The article appeared to be a reversal of an earlier study by Zhang that found a significant association between chromium pollution of drinking water and higher rates of stomach cancer in villages in rural northeast China. Since its publication, the fraudulent article has influenced a number of state and federal regulatory decisions on chromium.
“It has been brought to our attention that an article published in JOEM in the April 1997 issue by Zhang and Li failed to meet the journal’s published editorial policy in effect at that time,” says the retraction, written by JOEM Editor Dr. Paul Brandt-Rauf and obtained by EWG. “Specifically, financial and intellectual input to the paper by outside parties was not disclosed.” …

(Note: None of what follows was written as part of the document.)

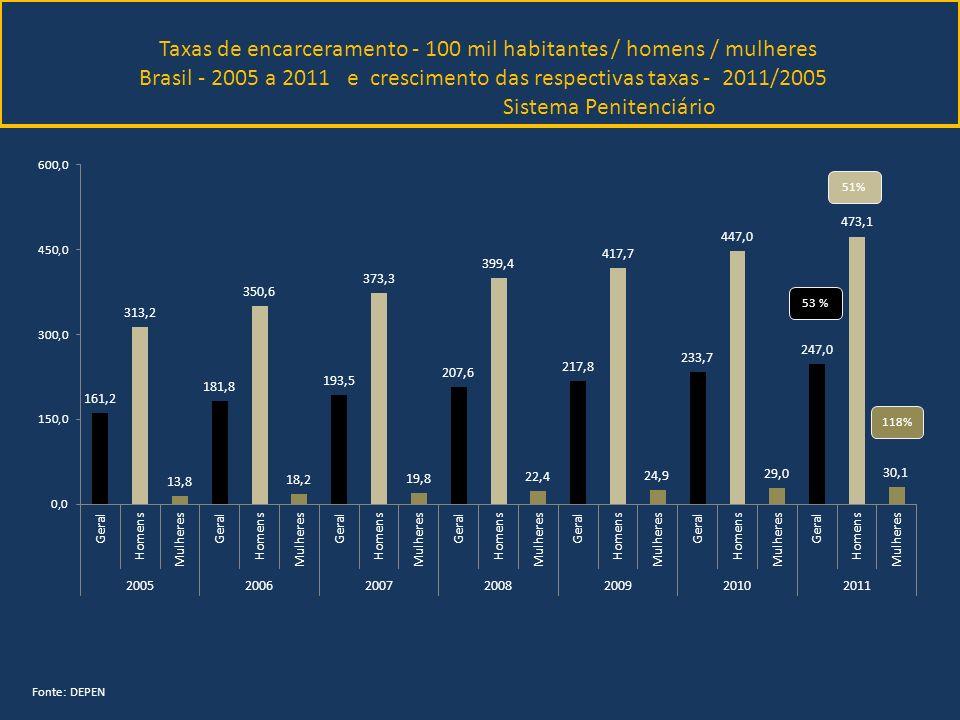 Taxas de encarceramento - 100 mil habitantes / homens / mulheres Brasil - 2005 a 2011 e crescimento das respectivas taxas - 2011/2005 Sistema Penitenc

PG&E hired ChemRisk to conduct a study to counter Hinkley residents’ claims of cancer and other illnesses from chromium-6 in their water. ChemRisk tracked down Zhang, a retired Chinese government health officer, and paid him about $2,000 for his original data. ChemRisk distorted the data to hide the chromium-cancer link, then wrote, prepared and submitted their “clarification’” to JOEM under Zhang and Li’s byline, and over Zhang’s written objection.
Zhang has since died. But JOEM located his co-author, ShuKun Li, who agreed that the article should be retracted.